By Jim Sack
One of my heroes died just before Christmas. I found out minutes ago and have been seeing him in my memory for the past couple of hours.
Manfred Reussner was in his 50s. He died suddenly. That’s all I know. The message from his wife in Gera, our sister city in Germany, was terse, to the point, restrained. I cried.
Manfred grew up in post-war East Germany near Gera. His part of Germany was in the Soviet zone and he grew up with all that implied: Soviet soldiers everywhere, shortages, the shame of the war, the heroic propaganda of the socialist regime, the Stazi, but his stolid, determined, creative, indomitable German mindset.
I met him in 1991, the second year I visited Gera, a small city nestled in the hills of Eastern Thuringen, south of Leipzig, west of Dresden, north of Nurnberg. I stayed, as a member of the Fort Wayne delegation, in his home for a week. He scrambled every day to please me, to attend to my schedule, to drive me about, to help me build a relationship between Gera and Fort Wayne. He said clearly to me a hundred times a day that he loved America and I, the embodiment of the American ideal, was the object of his kindness, admiration, attention. I am absolutely sure that he loved America to his last breath.
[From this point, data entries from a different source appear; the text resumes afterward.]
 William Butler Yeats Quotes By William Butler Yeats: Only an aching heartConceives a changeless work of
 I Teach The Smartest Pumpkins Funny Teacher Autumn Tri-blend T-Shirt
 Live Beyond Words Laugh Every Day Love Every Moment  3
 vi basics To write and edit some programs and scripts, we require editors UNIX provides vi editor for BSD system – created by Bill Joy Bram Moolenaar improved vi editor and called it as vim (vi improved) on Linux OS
His marriage was a story of post-war Germany. His wife, the gracious woman who has long managed the link between Gera and Fort Wayne, was the daughter of a Czech man and German woman, the man had been a prisoner in Germany during the war, the woman, a young beauty from Gera. They met in 1945 in Gera working together to clear rubble from American bombings. They fell in love, moved to Prague and had a baby girl. Years later, Manfred, the leader of a Gera sport club, saw that young beauty in Prague at a boxing match between his club and a Czech club; she was the translator, Czech to German. For the coming year he drove the route between his apartment in Gera and hers in Prague until she relented. They set up home in Gera, the city where her father and mother had met on a pile of rubble.
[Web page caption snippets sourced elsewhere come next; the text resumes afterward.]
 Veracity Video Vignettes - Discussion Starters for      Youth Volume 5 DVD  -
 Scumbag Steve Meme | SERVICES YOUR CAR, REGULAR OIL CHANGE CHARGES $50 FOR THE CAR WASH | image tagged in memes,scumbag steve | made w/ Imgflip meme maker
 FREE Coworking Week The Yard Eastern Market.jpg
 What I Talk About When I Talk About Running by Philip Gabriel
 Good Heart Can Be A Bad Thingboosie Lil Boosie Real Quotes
Manfred was a construction manager during the communist era, he would tell me stories of having to scrounge around East Germany to find some promised, but seldom delivered supplies, to finish a project. Central planning, he would laugh, never quite worked, but, as Forbes Magazine once noted, the Germans, through their tenacity and ingenuity, made it work to its highest potential. Manfred was that sort of German: strong, a true man, determined, not easily put off. He once took me to visit his mother at her farm south of Gera, on a hill overlooking rolling meadows and dense forests of oak and pine. O Tannenbaum. She was gray and wizened and lined, the source of his strength and determination. In her 70s, she was still a woman of fine features. I asked her about her life and she would get a vacant look, a distant look, a melancholy look. She had seen the Kaiser, the Nazis, the Russians, the sadness and loss of war, the frustrations of reconstruction. She and Manfred would tell short stories of rebuilding their Germany. I can only imagine what they endured.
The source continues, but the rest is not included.